Es ist im Beitrag von der Angst etwas falsch zu machen die Rede. Viele haben vor etlichen Jahren oder Jahrzehnten ihren Erste Hilfe-Kurs gemacht und fühlen sich unsicher. Dabei ist es so einfach. Die größte Hilfe ist das holen von Profi-Hilfe – sprich den Rettungsdienst rufen. Das geht beim Handy sogar ohne die PIN zu kennen. Das nächste ist, sich selbst aus der Gefahrenzone zu bringen und das Unfallopfer auch – also hinter die Leitplanke auf der Autobahn wenn möglich – und die Unfallstelle zu sichern – also Warndreieck raus und jemanden hinter den Straßenrand stellen, der auf die Unfallstelle aufmerksam macht. Damit ist schon viel getan. Das Unfallopfer selbst sollte wenns geht in die Stabile Seitenlage gebracht werden. Wenn man nicht mehr weiß, wie das geht, dann vorsichtig auf die Seite drehen und am Becken und Schulterbereich festhalten, dass derjenige nicht wegrollt – das ist noch besser als gar nichts tun. Der Kopf sollte immer überstreckt werden. Wenn man jemanden mit Sturzhelm hat, reicht es für Unkundige, das Visier zu öffnen und den Helm erstmal drauf zu lassen bis der Rettungsdienst kommt. Es ist besser als gar nichts zu tun. Die von vielen gefürchtete Wiederbelebung ist in den seltensten Fällen erforderlich – außer natürlich das Unfallopfer liegt stundenlang ohne Hilfe da…

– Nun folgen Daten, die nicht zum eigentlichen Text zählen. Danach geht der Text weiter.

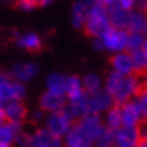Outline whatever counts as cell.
Returning <instances> with one entry per match:
<instances>
[{"label": "cell", "instance_id": "8", "mask_svg": "<svg viewBox=\"0 0 147 147\" xmlns=\"http://www.w3.org/2000/svg\"><path fill=\"white\" fill-rule=\"evenodd\" d=\"M88 104H89V112L101 116L112 105H115V101H113L111 94L102 88V89L97 90L94 93L88 94Z\"/></svg>", "mask_w": 147, "mask_h": 147}, {"label": "cell", "instance_id": "27", "mask_svg": "<svg viewBox=\"0 0 147 147\" xmlns=\"http://www.w3.org/2000/svg\"><path fill=\"white\" fill-rule=\"evenodd\" d=\"M63 140H65V144H66V146H70V147H86V146H89V143H86V140L81 136L80 132H78L76 128H73V127H71L70 131L63 136Z\"/></svg>", "mask_w": 147, "mask_h": 147}, {"label": "cell", "instance_id": "15", "mask_svg": "<svg viewBox=\"0 0 147 147\" xmlns=\"http://www.w3.org/2000/svg\"><path fill=\"white\" fill-rule=\"evenodd\" d=\"M65 111L70 115L73 120H78L80 117L85 116L86 113H89V104H88V94L85 93L84 96H81L80 98L71 100L69 104H65Z\"/></svg>", "mask_w": 147, "mask_h": 147}, {"label": "cell", "instance_id": "14", "mask_svg": "<svg viewBox=\"0 0 147 147\" xmlns=\"http://www.w3.org/2000/svg\"><path fill=\"white\" fill-rule=\"evenodd\" d=\"M111 65L112 70L119 74H123V76H128V74L134 73L132 61H131V55L128 51L115 53V55L111 58Z\"/></svg>", "mask_w": 147, "mask_h": 147}, {"label": "cell", "instance_id": "20", "mask_svg": "<svg viewBox=\"0 0 147 147\" xmlns=\"http://www.w3.org/2000/svg\"><path fill=\"white\" fill-rule=\"evenodd\" d=\"M20 131H22V124L4 120L3 123H0V142L12 144Z\"/></svg>", "mask_w": 147, "mask_h": 147}, {"label": "cell", "instance_id": "1", "mask_svg": "<svg viewBox=\"0 0 147 147\" xmlns=\"http://www.w3.org/2000/svg\"><path fill=\"white\" fill-rule=\"evenodd\" d=\"M102 88L111 94L115 104L117 105L134 98L140 90L144 89L140 74L132 73L128 76H123L113 70L107 76Z\"/></svg>", "mask_w": 147, "mask_h": 147}, {"label": "cell", "instance_id": "37", "mask_svg": "<svg viewBox=\"0 0 147 147\" xmlns=\"http://www.w3.org/2000/svg\"><path fill=\"white\" fill-rule=\"evenodd\" d=\"M0 147H12V144H9V143H3V142H0Z\"/></svg>", "mask_w": 147, "mask_h": 147}, {"label": "cell", "instance_id": "3", "mask_svg": "<svg viewBox=\"0 0 147 147\" xmlns=\"http://www.w3.org/2000/svg\"><path fill=\"white\" fill-rule=\"evenodd\" d=\"M73 128H76L89 144H93V143L96 144L105 132V127L102 124L101 116L92 113V112L76 120V123L73 124Z\"/></svg>", "mask_w": 147, "mask_h": 147}, {"label": "cell", "instance_id": "30", "mask_svg": "<svg viewBox=\"0 0 147 147\" xmlns=\"http://www.w3.org/2000/svg\"><path fill=\"white\" fill-rule=\"evenodd\" d=\"M45 112L42 111V109H39V111H35L34 113H32V120L34 121H43V119H45Z\"/></svg>", "mask_w": 147, "mask_h": 147}, {"label": "cell", "instance_id": "16", "mask_svg": "<svg viewBox=\"0 0 147 147\" xmlns=\"http://www.w3.org/2000/svg\"><path fill=\"white\" fill-rule=\"evenodd\" d=\"M129 11L121 9L117 5H112L108 8V20L111 27L120 28V30H127V23H128Z\"/></svg>", "mask_w": 147, "mask_h": 147}, {"label": "cell", "instance_id": "39", "mask_svg": "<svg viewBox=\"0 0 147 147\" xmlns=\"http://www.w3.org/2000/svg\"><path fill=\"white\" fill-rule=\"evenodd\" d=\"M86 147H92V144H89V146H86Z\"/></svg>", "mask_w": 147, "mask_h": 147}, {"label": "cell", "instance_id": "40", "mask_svg": "<svg viewBox=\"0 0 147 147\" xmlns=\"http://www.w3.org/2000/svg\"><path fill=\"white\" fill-rule=\"evenodd\" d=\"M0 74H1V70H0Z\"/></svg>", "mask_w": 147, "mask_h": 147}, {"label": "cell", "instance_id": "32", "mask_svg": "<svg viewBox=\"0 0 147 147\" xmlns=\"http://www.w3.org/2000/svg\"><path fill=\"white\" fill-rule=\"evenodd\" d=\"M4 120V102L0 101V123H3Z\"/></svg>", "mask_w": 147, "mask_h": 147}, {"label": "cell", "instance_id": "13", "mask_svg": "<svg viewBox=\"0 0 147 147\" xmlns=\"http://www.w3.org/2000/svg\"><path fill=\"white\" fill-rule=\"evenodd\" d=\"M65 101H66L65 96H58V94L50 93L46 90L39 98V107L45 113H53V112L63 109L66 104Z\"/></svg>", "mask_w": 147, "mask_h": 147}, {"label": "cell", "instance_id": "10", "mask_svg": "<svg viewBox=\"0 0 147 147\" xmlns=\"http://www.w3.org/2000/svg\"><path fill=\"white\" fill-rule=\"evenodd\" d=\"M38 70H39V67L34 62H18L12 66L9 76L13 80L24 84V82L34 80L38 74Z\"/></svg>", "mask_w": 147, "mask_h": 147}, {"label": "cell", "instance_id": "36", "mask_svg": "<svg viewBox=\"0 0 147 147\" xmlns=\"http://www.w3.org/2000/svg\"><path fill=\"white\" fill-rule=\"evenodd\" d=\"M136 147H147V142H146V138H143L140 142L136 144Z\"/></svg>", "mask_w": 147, "mask_h": 147}, {"label": "cell", "instance_id": "35", "mask_svg": "<svg viewBox=\"0 0 147 147\" xmlns=\"http://www.w3.org/2000/svg\"><path fill=\"white\" fill-rule=\"evenodd\" d=\"M51 1H53V0H39V4L38 5H40V7H46V5L51 4Z\"/></svg>", "mask_w": 147, "mask_h": 147}, {"label": "cell", "instance_id": "26", "mask_svg": "<svg viewBox=\"0 0 147 147\" xmlns=\"http://www.w3.org/2000/svg\"><path fill=\"white\" fill-rule=\"evenodd\" d=\"M146 47V36L142 32H128L127 35V46L125 51H135V50Z\"/></svg>", "mask_w": 147, "mask_h": 147}, {"label": "cell", "instance_id": "38", "mask_svg": "<svg viewBox=\"0 0 147 147\" xmlns=\"http://www.w3.org/2000/svg\"><path fill=\"white\" fill-rule=\"evenodd\" d=\"M61 147H70V146H66V144H65V146H61Z\"/></svg>", "mask_w": 147, "mask_h": 147}, {"label": "cell", "instance_id": "12", "mask_svg": "<svg viewBox=\"0 0 147 147\" xmlns=\"http://www.w3.org/2000/svg\"><path fill=\"white\" fill-rule=\"evenodd\" d=\"M27 116V108L22 102V100L18 101H9L4 104V119L5 121L22 124L23 120Z\"/></svg>", "mask_w": 147, "mask_h": 147}, {"label": "cell", "instance_id": "23", "mask_svg": "<svg viewBox=\"0 0 147 147\" xmlns=\"http://www.w3.org/2000/svg\"><path fill=\"white\" fill-rule=\"evenodd\" d=\"M104 115V119H102V124L109 131H115L119 127H121V115H120V107L115 104L112 105L109 109H108Z\"/></svg>", "mask_w": 147, "mask_h": 147}, {"label": "cell", "instance_id": "28", "mask_svg": "<svg viewBox=\"0 0 147 147\" xmlns=\"http://www.w3.org/2000/svg\"><path fill=\"white\" fill-rule=\"evenodd\" d=\"M39 4V0H16V5L23 11H31Z\"/></svg>", "mask_w": 147, "mask_h": 147}, {"label": "cell", "instance_id": "18", "mask_svg": "<svg viewBox=\"0 0 147 147\" xmlns=\"http://www.w3.org/2000/svg\"><path fill=\"white\" fill-rule=\"evenodd\" d=\"M65 85H66V77L59 73H50L46 77V90L50 93L65 96Z\"/></svg>", "mask_w": 147, "mask_h": 147}, {"label": "cell", "instance_id": "22", "mask_svg": "<svg viewBox=\"0 0 147 147\" xmlns=\"http://www.w3.org/2000/svg\"><path fill=\"white\" fill-rule=\"evenodd\" d=\"M16 43L18 46L28 50V51H38L42 49V45H43L40 36L35 32H26V34L19 35L16 38Z\"/></svg>", "mask_w": 147, "mask_h": 147}, {"label": "cell", "instance_id": "7", "mask_svg": "<svg viewBox=\"0 0 147 147\" xmlns=\"http://www.w3.org/2000/svg\"><path fill=\"white\" fill-rule=\"evenodd\" d=\"M127 35H128V31H127V30H120V28L109 27L107 31L100 36L102 50H108V51H111V53L125 51Z\"/></svg>", "mask_w": 147, "mask_h": 147}, {"label": "cell", "instance_id": "9", "mask_svg": "<svg viewBox=\"0 0 147 147\" xmlns=\"http://www.w3.org/2000/svg\"><path fill=\"white\" fill-rule=\"evenodd\" d=\"M109 27L111 24L108 20V15H88L82 28H85L88 35L93 38H100Z\"/></svg>", "mask_w": 147, "mask_h": 147}, {"label": "cell", "instance_id": "21", "mask_svg": "<svg viewBox=\"0 0 147 147\" xmlns=\"http://www.w3.org/2000/svg\"><path fill=\"white\" fill-rule=\"evenodd\" d=\"M88 11H89V4H86L84 0L77 1L73 5L71 9V23L76 28H82L88 18Z\"/></svg>", "mask_w": 147, "mask_h": 147}, {"label": "cell", "instance_id": "19", "mask_svg": "<svg viewBox=\"0 0 147 147\" xmlns=\"http://www.w3.org/2000/svg\"><path fill=\"white\" fill-rule=\"evenodd\" d=\"M84 88H82V82L81 78L77 76H70L66 77V85H65V98H67V101L80 98L81 96H84Z\"/></svg>", "mask_w": 147, "mask_h": 147}, {"label": "cell", "instance_id": "34", "mask_svg": "<svg viewBox=\"0 0 147 147\" xmlns=\"http://www.w3.org/2000/svg\"><path fill=\"white\" fill-rule=\"evenodd\" d=\"M136 5H139V8L142 9H146V0H136Z\"/></svg>", "mask_w": 147, "mask_h": 147}, {"label": "cell", "instance_id": "29", "mask_svg": "<svg viewBox=\"0 0 147 147\" xmlns=\"http://www.w3.org/2000/svg\"><path fill=\"white\" fill-rule=\"evenodd\" d=\"M116 5L125 11H132V8L136 5V0H116Z\"/></svg>", "mask_w": 147, "mask_h": 147}, {"label": "cell", "instance_id": "5", "mask_svg": "<svg viewBox=\"0 0 147 147\" xmlns=\"http://www.w3.org/2000/svg\"><path fill=\"white\" fill-rule=\"evenodd\" d=\"M26 97V86L24 84L13 80L9 74H0V101L9 102L18 101Z\"/></svg>", "mask_w": 147, "mask_h": 147}, {"label": "cell", "instance_id": "6", "mask_svg": "<svg viewBox=\"0 0 147 147\" xmlns=\"http://www.w3.org/2000/svg\"><path fill=\"white\" fill-rule=\"evenodd\" d=\"M143 138L140 125H121L112 131V143L115 147H136Z\"/></svg>", "mask_w": 147, "mask_h": 147}, {"label": "cell", "instance_id": "2", "mask_svg": "<svg viewBox=\"0 0 147 147\" xmlns=\"http://www.w3.org/2000/svg\"><path fill=\"white\" fill-rule=\"evenodd\" d=\"M121 115V125H140L147 115V93L140 90L134 98L119 105Z\"/></svg>", "mask_w": 147, "mask_h": 147}, {"label": "cell", "instance_id": "17", "mask_svg": "<svg viewBox=\"0 0 147 147\" xmlns=\"http://www.w3.org/2000/svg\"><path fill=\"white\" fill-rule=\"evenodd\" d=\"M147 28V18L146 13L142 9L138 11H129L128 23H127V31L128 32H142L144 34Z\"/></svg>", "mask_w": 147, "mask_h": 147}, {"label": "cell", "instance_id": "33", "mask_svg": "<svg viewBox=\"0 0 147 147\" xmlns=\"http://www.w3.org/2000/svg\"><path fill=\"white\" fill-rule=\"evenodd\" d=\"M96 147H115V146L108 142H97L96 143Z\"/></svg>", "mask_w": 147, "mask_h": 147}, {"label": "cell", "instance_id": "25", "mask_svg": "<svg viewBox=\"0 0 147 147\" xmlns=\"http://www.w3.org/2000/svg\"><path fill=\"white\" fill-rule=\"evenodd\" d=\"M82 82V88H84V92L86 94H92L97 90L102 89V82L100 80V77L94 73H89L81 80Z\"/></svg>", "mask_w": 147, "mask_h": 147}, {"label": "cell", "instance_id": "4", "mask_svg": "<svg viewBox=\"0 0 147 147\" xmlns=\"http://www.w3.org/2000/svg\"><path fill=\"white\" fill-rule=\"evenodd\" d=\"M73 124H74V120L65 109L47 113L43 119V125H45L43 128L58 139H63V136L71 129Z\"/></svg>", "mask_w": 147, "mask_h": 147}, {"label": "cell", "instance_id": "24", "mask_svg": "<svg viewBox=\"0 0 147 147\" xmlns=\"http://www.w3.org/2000/svg\"><path fill=\"white\" fill-rule=\"evenodd\" d=\"M131 61H132V67H134L135 74H142L147 67V50L146 47L135 51H129Z\"/></svg>", "mask_w": 147, "mask_h": 147}, {"label": "cell", "instance_id": "11", "mask_svg": "<svg viewBox=\"0 0 147 147\" xmlns=\"http://www.w3.org/2000/svg\"><path fill=\"white\" fill-rule=\"evenodd\" d=\"M62 139H58L49 134L45 128H38L30 135V140L26 147H61Z\"/></svg>", "mask_w": 147, "mask_h": 147}, {"label": "cell", "instance_id": "31", "mask_svg": "<svg viewBox=\"0 0 147 147\" xmlns=\"http://www.w3.org/2000/svg\"><path fill=\"white\" fill-rule=\"evenodd\" d=\"M96 3H100V4L105 5L107 8H109L112 5H116V0H96Z\"/></svg>", "mask_w": 147, "mask_h": 147}]
</instances>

Der Angst vor Ansteckung mit infektiösen Bluterkrankungen kann man begegnen, in dem man die Handschuhe aus dem Verbandskasten anzieht. Das schlimmste was ich in dieser Beziehung mal hörte, war die Antwort „Also das kostet auch Geld neue zu kaufen.“ – Gegenfrage: Wieviel wert ist ein Menschenleben? Neue Handschuhe für den Verbandskasten kosten weniger als ne Schachtel Zigaretten…

Die ARD hat eine gute Zusammenstellung über die Erste Hilfe – Maßnahmen und die Stabile Seitenlage.

Was ich erforderlich finde – es müssen einfach zugängliche und möglichst kostenlose Refresher in Erster Hilfe angeboten werden. Vermutlich ist es in unserer Gesellschaft auch notwendig, das nicht einfach nur anzubieten sondern auf die Leute zuzugehen und sie dort abzuholen wo sie sind – also in die Firmen und Einrichtungen zu gehen. Auch dürften sie nicht zu sehr mit Theorie belastet sein sondern müssen den Leuten die Barriere vor dem Aktivwerden nehmen. Es gibt ja die Björn Steiger Stiftung, die in den letzten Jahrzehnten unheimlich viel für den Rettungsdienst und die Notfallmedizin getan hat. Sowas bräuchte es auch für die „breite Basis“ – also Otto-Normal-Bürger-Erste-Hilfe-Kenntnisse-Haber (oder Nichthaber).

Ein Tip noch: Man kann sich bei der Björn-Steiger-Stiftung kostenlos mit seiner Handynummer registrieren lassen für die Handy-Ortung  (siehe auch Blogbeitrag „Handyortung im Notfall“). Wenn man einen Notruf absetzt, kann die Leitstelle einen dann auch orten falls nötig. Wer jetzt meint, dass er da ja Daten preisgibt… die Schufa, jedes Versandhaus oder gar amazons Cookie-Funktion wissen mehr über einen…

Zusammenfassung: Wenn ein Unfall passiert ist, dann tu was – es könnte auch jemand aus deiner Familie sein.